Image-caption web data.
==*==

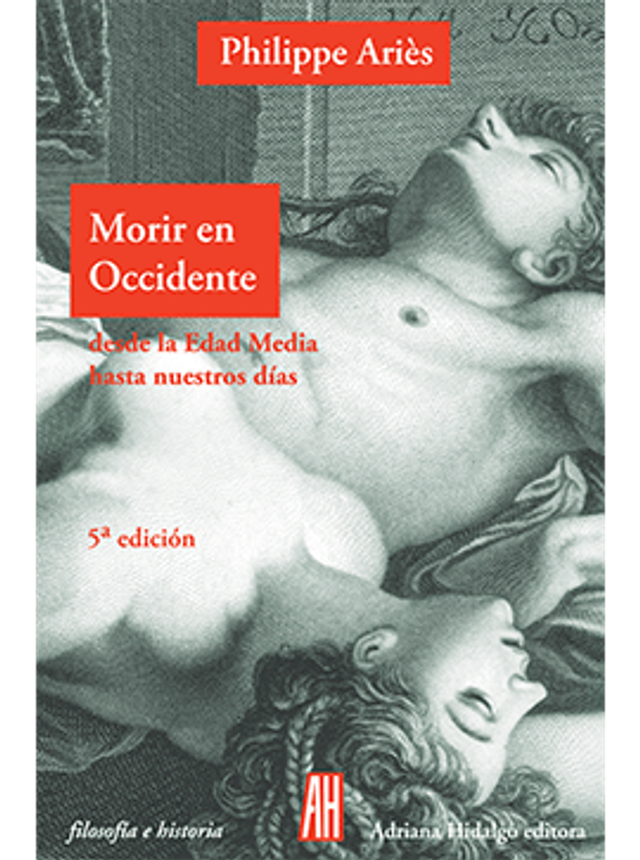 Morir en Occidente: Desde la edad media hasta nuestros días - Philippe Ariès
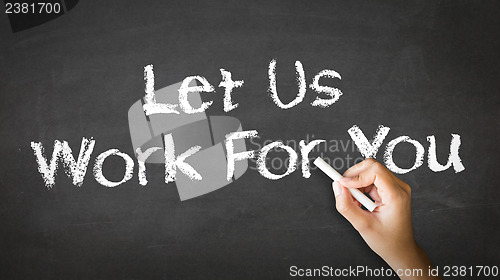 Image of Let Us Work For You Chalk Illustration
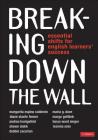 Breaking Down the Wall: Essential Shifts for English Learners' Success Cover Image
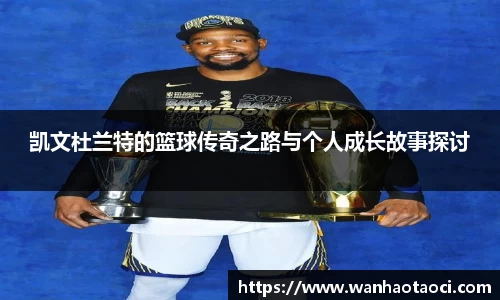 凯文杜兰特的篮球传奇之路与个人成长故事探讨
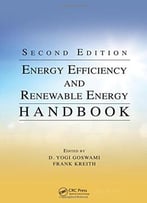 Energy Efficiency And Renewable Energy Handbook, Second Edition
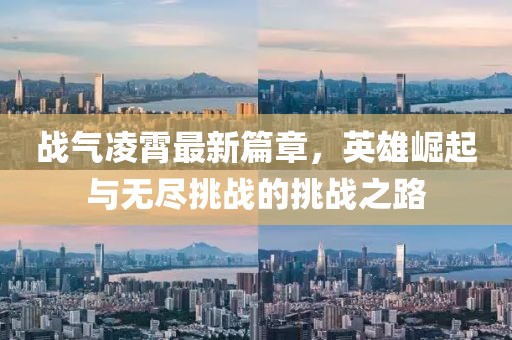 战气凌霄最新篇章，英雄崛起与无尽挑战的挑战之路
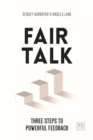 Fair Talk : Three steps to powerful feedback - Book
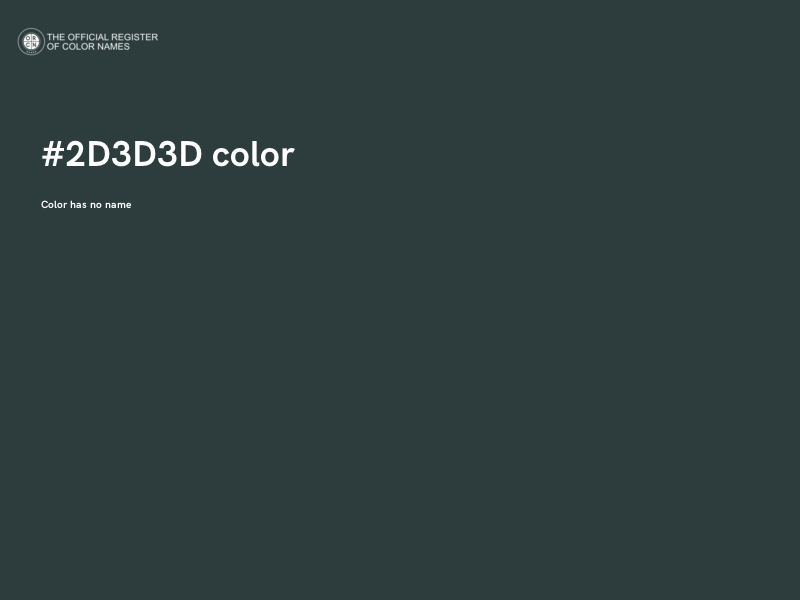 Color #2D3D3D - The Official Register of Color Names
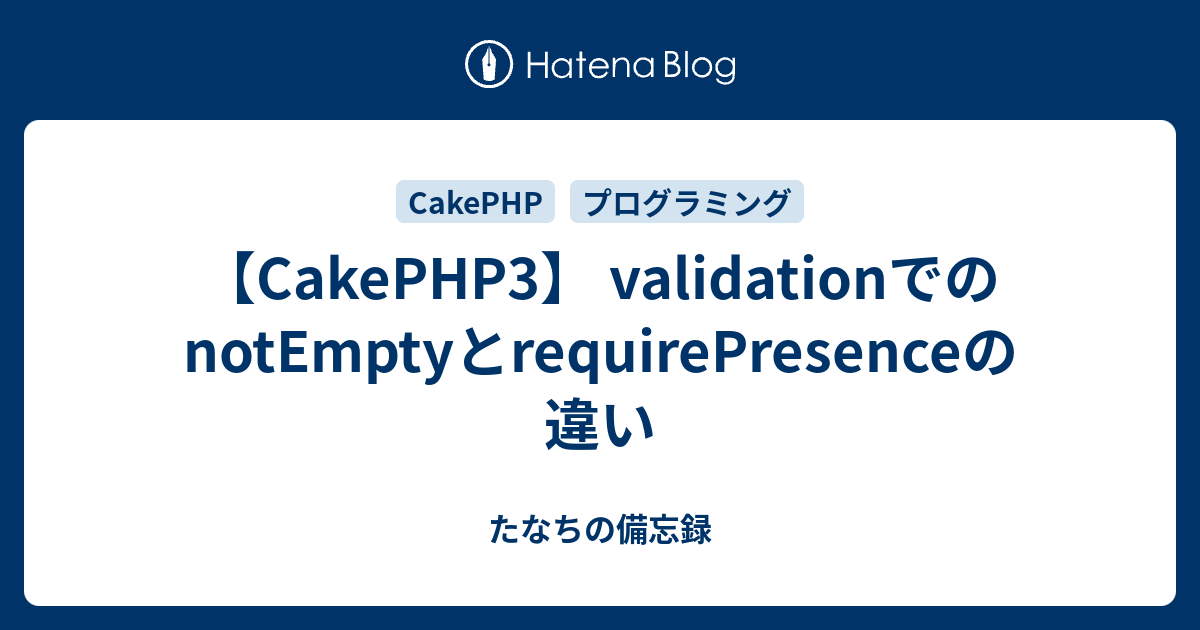 Cakephp3 Validationでのnotemptyとrequirepresenceの違い たなちの備忘録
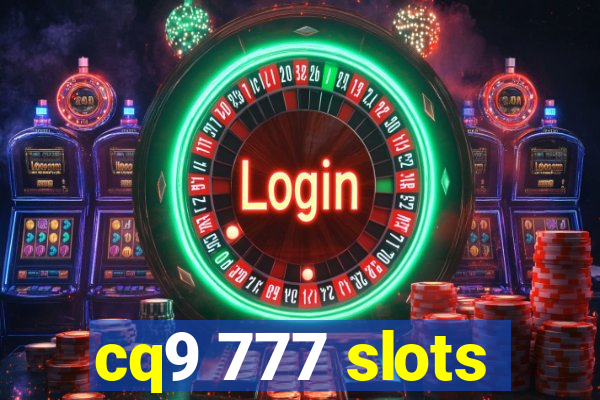 cq9 777 slots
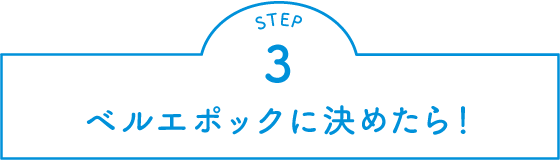 STEP.3 ベルエポックにに決めたら！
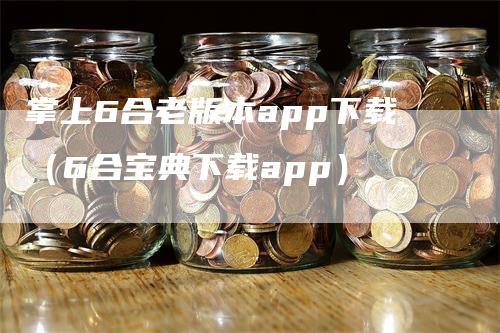 掌上6合老版本app下载(6合宝典下载app)
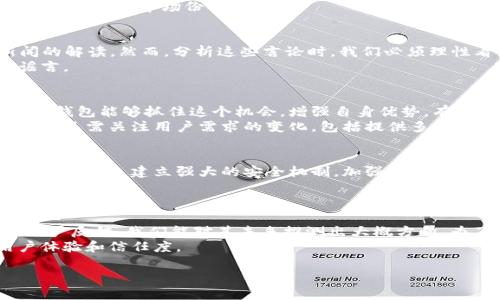 关于小狐钱包是否会倒闭或跑路的问题，实际上涉及到多个方面的因素，包括市场环境、公司运营、行业政策等。以下是对这一话题的深入探讨。

一、小狐钱包的背景介绍
小狐钱包是一款近年来崭露头角的数字钱包应用，主要为用户提供加密货币存储、交易和管理的服务。随着区块链技术的迅猛发展，数字货币逐渐被公众所接受，类似小狐钱包的应用在市场中应运而生。
小狐钱包的核心优势在于其简洁的用户界面和较强的安全性能。尽管如此，随着市场的竞争加剧，许多用户开始关注其未来的发展前景。

二、市场环境分析
在讨论小狐钱包的未来时，首先需考虑当前的市场环境。近年来，数字货币市场经历了巨大的波动。这种波动性使得一些小型数字钱包面临着巨大的压力。如果市场继续不稳定，小狐钱包可能会遭遇大量用户流失，从而影响其经营状况。
此外，随着行业监管的加强，一些不合规的小型钱包可能面临被淘汰的危险。小狐钱包是否遵从行业规范，是判断其未来是否稳健的重要指标。

三、公司运营状况
小狐钱包的运营状况直接关系到其能否持续发展的关键因素。例如，如果公司在资金链、技术支持和用户服务等方面存在问题，都可能导致其面临破产的风险。
与此同时，若小狐钱包能够不断用户体验、加强市场推广、增强平台的安全性，则可能吸引更多的用户，进一步提升其市场份额。

四、网上传言与用户反馈
在网络上关于小狐钱包的讨论中，不时会出现“倒闭”或“跑路”的传言。这些传言往往源自对某些负面新闻的解读。然而，分析这些言论时，我们必须理性看待。用户的反馈对于判断一个平台的稳定性至关重要，积极的用户口碑可以增强投资者和用户的信心。
因此，我们建议用户关注真实的用户反馈，透过社交媒体、论坛等渠道获取信息，而不是盲目相信网上的谣言。

五、行业前景与小狐钱包的未来
虽然数字货币市场依然充满变数，但随着区块链技术的逐渐成熟，数字钱包的需求预计仍将增加。如果小狐钱包能够抓住这个机会，增强自身优势，有可能成为市场中的佼佼者。
然而，行业竞争的加剧也要求小狐钱包不断创新，提升服务质量以维持其市场地位。这不仅包括引入新技术，还需关注用户需求的变化，包括提供多种功能和最优的客户支持。

六、安全性与信任问题
数字钱包的用户最关注的无疑是安全性。小狐钱包如果能在安全性上提供有效的保障，那将会留住更多用户。因此，建立强大的安全机制，加强用户账户的保护系统，将有助于提升用户对小狐钱包的信任度。
此外，开展透明的信息披露也是增强用户信任的有效方式，这将有助于消除用户的疑虑，进一步增强平台的可信度。

七、结论与建议
综上所述，小狐钱包是否会倒闭或跑路，并没有确定的答案。然而，通过了解市场环境、公司运营状况以及用户反馈，我们能对其未来推测出大概方向。为了保障自己的资产安全，用户在选择使用小狐钱包时，建议深入做出调查，关注该平台的最新动态。
同时，我们也呼吁小狐钱包官方加强透明度建设，与用户保持良好的沟通，积极响应用户关切，以提升用户体验和信任度。

小狐钱包是否会倒闭？现在了解真相！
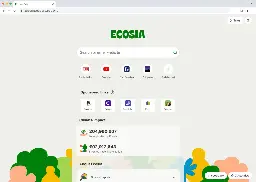 Green search engine Ecosia launches a cross-platform browser | TechCrunch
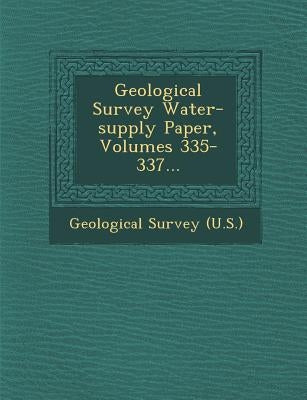 Geological Survey Water-supply Paper, Volumes 335-337... by US Geological Survey Library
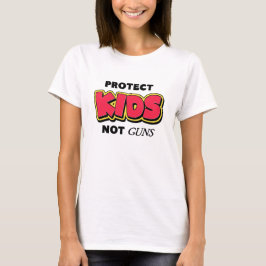 Protect Kids Not Guns Activism Tシャツ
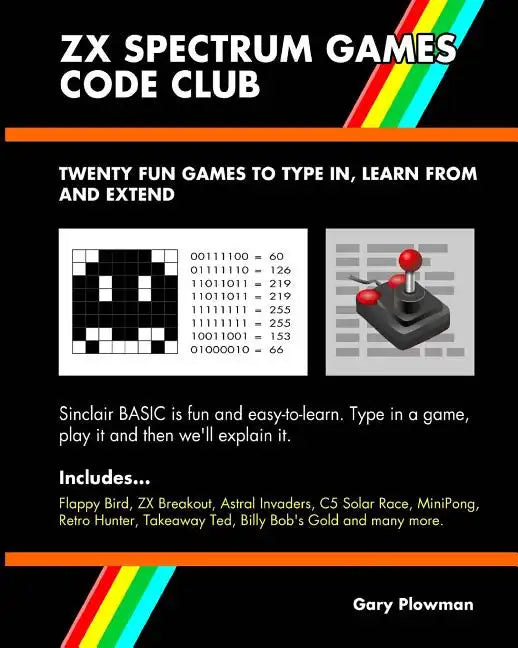 ZX Spectrum Games Code Club: Twenty fun games to code and learn - Paperback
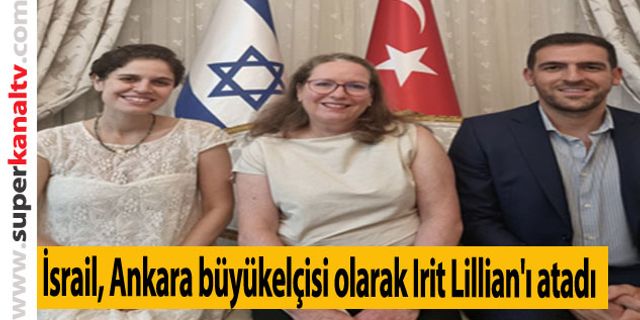 İsrail, Ankara büyükelçisi olarak Irit Lillian'ı atadı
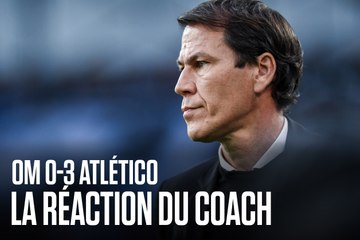 OM - Atlético (0-3) | La réaction de Rudi Garcia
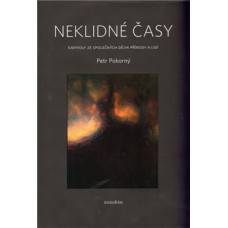 NEKLIDNÉ ČASY NEKLIDNÉ ČASY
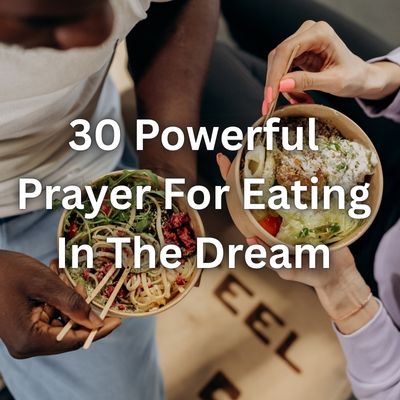 30 Powerful Prayer For Eating In The Dream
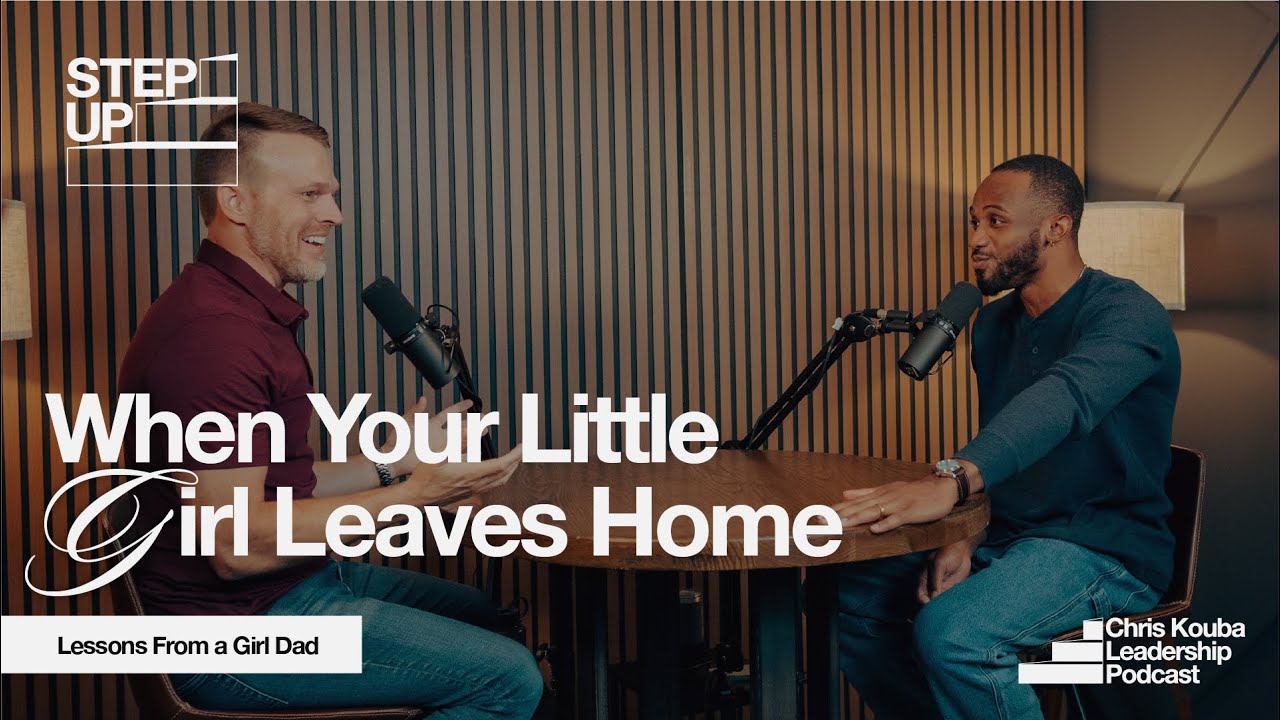When Your Little Girl Leaves Home: Lessons from a Girl Dad | Step Up Podcast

==*==

WHAT IS EXPECTED.
Your copy of the records above should be exact and contain no pictures.

TASK SOLUTION.
 Morir en Occidente: Desde la edad media hasta nuestros días - Philippe Ariès
 Image of Let Us Work For You Chalk Illustration
 Breaking Down the Wall: Essential Shifts for English Learners' Success Cover Image
 凯文杜兰特的篮球传奇之路与个人成长故事探讨
 Energy Efficiency And Renewable Energy Handbook, Second Edition
 战气凌霄最新篇章，英雄崛起与无尽挑战的挑战之路
 Fair Talk : Three steps to powerful feedback - Book
 Color #2D3D3D - The Official Register of Color Names
 Cakephp3 Validationでのnotemptyとrequirepresenceの違い たなちの備忘録
 cq9 777 slots
 STEP.3 ベルエポックにに決めたら！
 掌上6合老版本app下载(6合宝典下载app)
 关于小狐钱包是否会倒闭或跑路的问题，实际上涉及到多个方面的因素，包括市场环境、公司运营、行业政策等。以下是对这一话题的深入探讨。

一、小狐钱包的背景介绍
小狐钱包是一款近年来崭露头角的数字钱包应用，主要为用户提供加密货币存储、交易和管理的服务。随着区块链技术的迅猛发展，数字货币逐渐被公众所接受，类似小狐钱包的应用在市场中应运而生。
小狐钱包的核心优势在于其简洁的用户界面和较强的安全性能。尽管如此，随着市场的竞争加剧，许多用户开始关注其未来的发展前景。

二、市场环境分析
在讨论小狐钱包的未来时，首先需考虑当前的市场环境。近年来，数字货币市场经历了巨大的波动。这种波动性使得一些小型数字钱包面临着巨大的压力。如果市场继续不稳定，小狐钱包可能会遭遇大量用户流失，从而影响其经营状况。
此外，随着行业监管的加强，一些不合规的小型钱包可能面临被淘汰的危险。小狐钱包是否遵从行业规范，是判断其未来是否稳健的重要指标。

三、公司运营状况
小狐钱包的运营状况直接关系到其能否持续发展的关键因素。例如，如果公司在资金链、技术支持和用户服务等方面存在问题，都可能导致其面临破产的风险。
与此同时，若小狐钱包能够不断用户体验、加强市场推广、增强平台的安全性，则可能吸引更多的用户，进一步提升其市场份额。

四、网上传言与用户反馈
在网络上关于小狐钱包的讨论中，不时会出现“倒闭”或“跑路”的传言。这些传言往往源自对某些负面新闻的解读。然而，分析这些言论时，我们必须理性看待。用户的反馈对于判断一个平台的稳定性至关重要，积极的用户口碑可以增强投资者和用户的信心。
因此，我们建议用户关注真实的用户反馈，透过社交媒体、论坛等渠道获取信息，而不是盲目相信网上的谣言。

五、行业前景与小狐钱包的未来
虽然数字货币市场依然充满变数，但随着区块链技术的逐渐成熟，数字钱包的需求预计仍将增加。如果小狐钱包能够抓住这个机会，增强自身优势，有可能成为市场中的佼佼者。
然而，行业竞争的加剧也要求小狐钱包不断创新，提升服务质量以维持其市场地位。这不仅包括引入新技术，还需关注用户需求的变化，包括提供多种功能和最优的客户支持。

六、安全性与信任问题
数字钱包的用户最关注的无疑是安全性。小狐钱包如果能在安全性上提供有效的保障，那将会留住更多用户。因此，建立强大的安全机制，加强用户账户的保护系统，将有助于提升用户对小狐钱包的信任度。
此外，开展透明的信息披露也是增强用户信任的有效方式，这将有助于消除用户的疑虑，进一步增强平台的可信度。

七、结论与建议
综上所述，小狐钱包是否会倒闭或跑路，并没有确定的答案。然而，通过了解市场环境、公司运营状况以及用户反馈，我们能对其未来推测出大概方向。为了保障自己的资产安全，用户在选择使用小狐钱包时，建议深入做出调查，关注该平台的最新动态。
同时，我们也呼吁小狐钱包官方加强透明度建设，与用户保持良好的沟通，积极响应用户关切，以提升用户体验和信任度。

小狐钱包是否会倒闭？现在了解真相！
 Green search engine Ecosia launches a cross-platform browser | TechCrunch
 Geological Survey Water-supply Paper, Volumes 335-337... by US Geological Survey Library
 Protect Kids Not Guns Activism Tシャツ
 ZX Spectrum Games Code Club: Twenty fun games to code and learn - Paperback
 İsrail, Ankara büyükelçisi olarak Irit Lillian'ı atadı
 OM - Atlético (0-3) | La réaction de Rudi Garcia
 NEKLIDNÉ ČASY NEKLIDNÉ ČASY
 30 Powerful Prayer For Eating In The Dream
When Your Little Girl Leaves Home: Lessons from a Girl Dad | Step Up Podcast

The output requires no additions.